▸ Entries:
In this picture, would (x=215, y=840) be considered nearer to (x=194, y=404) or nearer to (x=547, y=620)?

...

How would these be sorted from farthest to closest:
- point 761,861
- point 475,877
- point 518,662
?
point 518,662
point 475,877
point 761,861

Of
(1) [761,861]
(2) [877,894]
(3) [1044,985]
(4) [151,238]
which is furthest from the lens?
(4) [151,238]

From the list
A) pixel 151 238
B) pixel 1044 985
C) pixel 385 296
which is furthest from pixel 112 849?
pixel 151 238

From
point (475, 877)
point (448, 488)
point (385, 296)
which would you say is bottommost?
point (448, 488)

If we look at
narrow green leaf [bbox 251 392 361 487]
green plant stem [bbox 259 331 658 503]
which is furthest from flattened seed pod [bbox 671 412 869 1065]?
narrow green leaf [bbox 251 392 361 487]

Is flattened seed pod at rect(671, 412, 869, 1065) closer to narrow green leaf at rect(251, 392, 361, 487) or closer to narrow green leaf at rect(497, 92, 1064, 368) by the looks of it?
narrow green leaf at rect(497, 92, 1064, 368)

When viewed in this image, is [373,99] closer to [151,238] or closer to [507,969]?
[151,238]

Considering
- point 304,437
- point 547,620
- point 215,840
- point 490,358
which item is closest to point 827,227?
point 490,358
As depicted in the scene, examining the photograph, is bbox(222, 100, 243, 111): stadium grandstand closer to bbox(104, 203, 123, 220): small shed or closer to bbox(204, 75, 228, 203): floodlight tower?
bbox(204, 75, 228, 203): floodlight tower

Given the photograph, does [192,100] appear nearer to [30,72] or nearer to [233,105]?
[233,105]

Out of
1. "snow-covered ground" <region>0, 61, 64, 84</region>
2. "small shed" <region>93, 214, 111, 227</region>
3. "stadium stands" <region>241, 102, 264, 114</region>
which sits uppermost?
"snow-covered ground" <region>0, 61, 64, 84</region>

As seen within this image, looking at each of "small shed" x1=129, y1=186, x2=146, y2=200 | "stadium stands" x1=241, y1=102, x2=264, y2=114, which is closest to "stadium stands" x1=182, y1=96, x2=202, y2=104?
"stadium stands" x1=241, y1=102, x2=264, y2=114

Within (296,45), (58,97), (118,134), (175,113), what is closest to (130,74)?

---

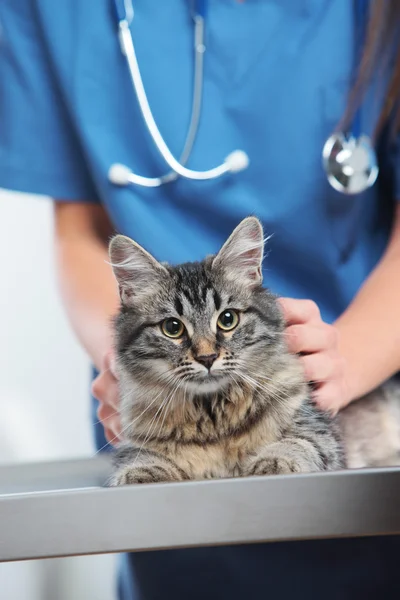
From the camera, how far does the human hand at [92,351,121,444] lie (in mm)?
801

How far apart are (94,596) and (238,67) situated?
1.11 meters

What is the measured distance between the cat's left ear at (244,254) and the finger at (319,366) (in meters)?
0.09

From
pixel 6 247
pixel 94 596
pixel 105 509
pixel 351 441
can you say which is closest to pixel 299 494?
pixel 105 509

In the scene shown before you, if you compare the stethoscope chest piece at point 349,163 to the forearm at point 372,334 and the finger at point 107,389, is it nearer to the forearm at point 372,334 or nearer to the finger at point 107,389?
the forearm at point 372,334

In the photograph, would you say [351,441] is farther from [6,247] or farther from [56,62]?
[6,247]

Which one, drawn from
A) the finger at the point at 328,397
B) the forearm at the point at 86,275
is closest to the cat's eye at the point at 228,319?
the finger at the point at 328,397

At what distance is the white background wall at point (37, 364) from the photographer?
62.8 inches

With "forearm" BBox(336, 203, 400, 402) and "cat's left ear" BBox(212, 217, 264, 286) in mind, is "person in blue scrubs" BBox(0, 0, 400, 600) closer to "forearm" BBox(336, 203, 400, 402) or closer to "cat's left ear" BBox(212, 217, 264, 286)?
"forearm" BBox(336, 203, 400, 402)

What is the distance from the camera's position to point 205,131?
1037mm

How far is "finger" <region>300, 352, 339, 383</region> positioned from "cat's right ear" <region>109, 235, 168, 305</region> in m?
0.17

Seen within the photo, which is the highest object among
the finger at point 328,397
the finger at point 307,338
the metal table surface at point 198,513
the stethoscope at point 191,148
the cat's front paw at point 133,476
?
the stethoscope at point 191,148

▸ Objective:
How many lines above contain the string "narrow" with the same capitalization? Reply with the number alone.

▸ The answer:
4